Le déclin a également touché la grosseur par classe d'âge, c'est-à-dire le nombre de poissons produits. Ce graphique montre un certain nombre de jeunes poissons calculés grâce aux sondes de nos bateaux de recherche. Il s'agit donc ici d'une évaluation du nombre de jeunes poissons.
Dans le cas de la morue dans la division 2J, il s'agit de poissons de trois ans. Après le début des années 80, les productions annuelles étaient habituellement faibles, à l'exception de 1986. En 1986, nous avons eu une bonne production, et cela a donné une pointe pour les poissons de trois ans que vous voyez en 1989. Les années suivantes, les classes d'âge ont diminué.
Dans le sud du golfe, il y a une bonne série de classes d'âge jusque vers le milieu des années 80 puis un fort déclin à la fin des années 80 et au début des années 90.
À l'est du plateau néo-écossais, il y a certaines variations, avec quelques bonnes classes d'âge jusqu'à 1984 environ. Les classes d'âge suivantes ont toutes été faibles et il n'y a pratiquement pas eu de bonnes classes jusqu'au milieu des années 80.
Par contre, nous avons là le banc Georges et il n'y a pas de tendance apparente; cela monte et descend. La situation varie d'année en année sans tendances évidentes. Rien que nous puissions observer.
M. Wells: Ces données sont strictement tirées des navires scientifiques de Pêches et Océans.
Mme Bruce: Oui.
M. Wells: Il n'y a pas de pêche sentinelle à ce moment-là.
Mme Bruce: Non, pas à ce moment-là.
Le président: Il s'agirait là de débarquements...
Mme Bruce: Je répète que la réaction aux déclins rapides dans le poisson de fond de l'Atlantique a été très forte et très radicale.

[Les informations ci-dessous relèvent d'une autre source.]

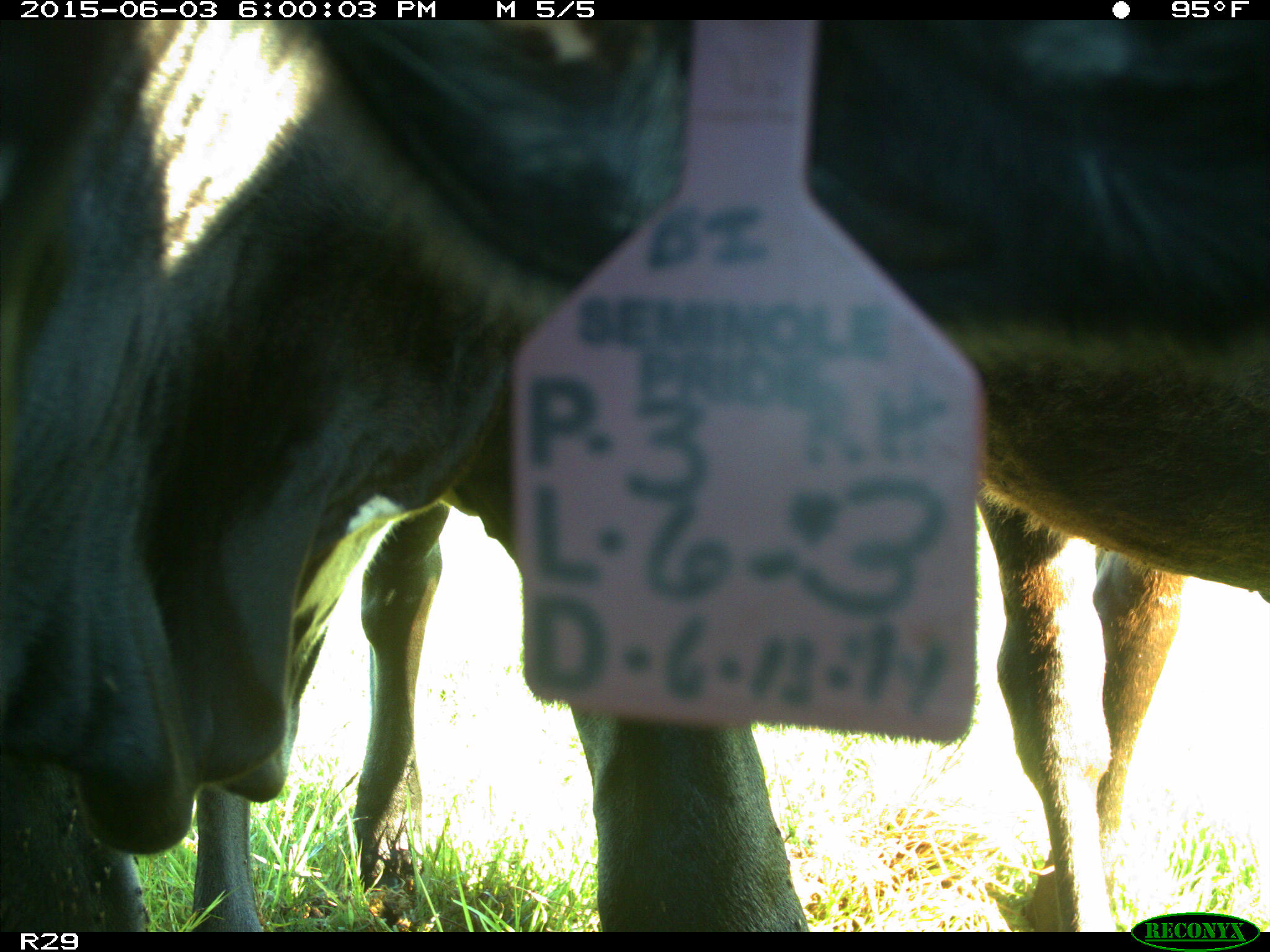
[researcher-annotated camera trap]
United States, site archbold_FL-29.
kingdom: Animalia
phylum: Chordata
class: Mammalia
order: Artiodactyla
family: Bovidae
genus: Bos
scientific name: Bos taurus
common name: domestic cow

Il y a une série de pêches qui ont été fermées et on a imposé des limites de prises, à commencer par la morue du Nord en 1992 puis cela s'est étendu à toute la région de l'Atlantique les années suivantes jusqu'en 1995 où il y a eu 23 fermetures. C'est très important; c'est radical. Seule la division 4X et le banc Georges n'ont pas eu de fermeture de la pêche au poisson de fond.

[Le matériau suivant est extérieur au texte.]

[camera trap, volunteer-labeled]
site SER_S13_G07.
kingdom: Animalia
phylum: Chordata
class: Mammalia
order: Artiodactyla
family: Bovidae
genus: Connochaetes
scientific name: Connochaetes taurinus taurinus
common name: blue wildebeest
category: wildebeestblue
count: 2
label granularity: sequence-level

Outre la fermeture de pêches, des mesures ont été prises pour améliorer les pratiques de pêche. Il y a ici une longue liste de mesures qui ont été mises en place:
On a interdit le rejet sélectif des prises.
Les pêcheurs ont proposé des plans de pêche axés sur la conservation leur permettant de prendre leurs quotas sans conséquence pour les autres variétés. Ces plans de conservation ont été mis en oeuvre.

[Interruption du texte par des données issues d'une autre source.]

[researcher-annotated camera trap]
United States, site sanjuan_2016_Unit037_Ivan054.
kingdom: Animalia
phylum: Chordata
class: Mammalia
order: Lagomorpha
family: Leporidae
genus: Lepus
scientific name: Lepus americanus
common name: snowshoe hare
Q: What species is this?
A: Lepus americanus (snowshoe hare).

Des protocoles pour la protection des petits poissons ont été mis au point.
On a accru la surveillance à quai et élargi le programme des observateurs. Ces deux mesures ont permis d'améliorer l'exactitude des relevés de prises et le respect des règlements.
On a décidé un accroissement du maillage et l'utilisation obligatoire de mailles carrées. Ainsi les engins de pêche deviennent-ils plus sélectifs, ce qui évite d'attraper de tout petits poissons.
On a également adopté... Oui, monsieur.
M. Johnston: Je suis désolé de vous interrompre. Mais interdire le rejet sélectif des prises me semble pratiquement impossible?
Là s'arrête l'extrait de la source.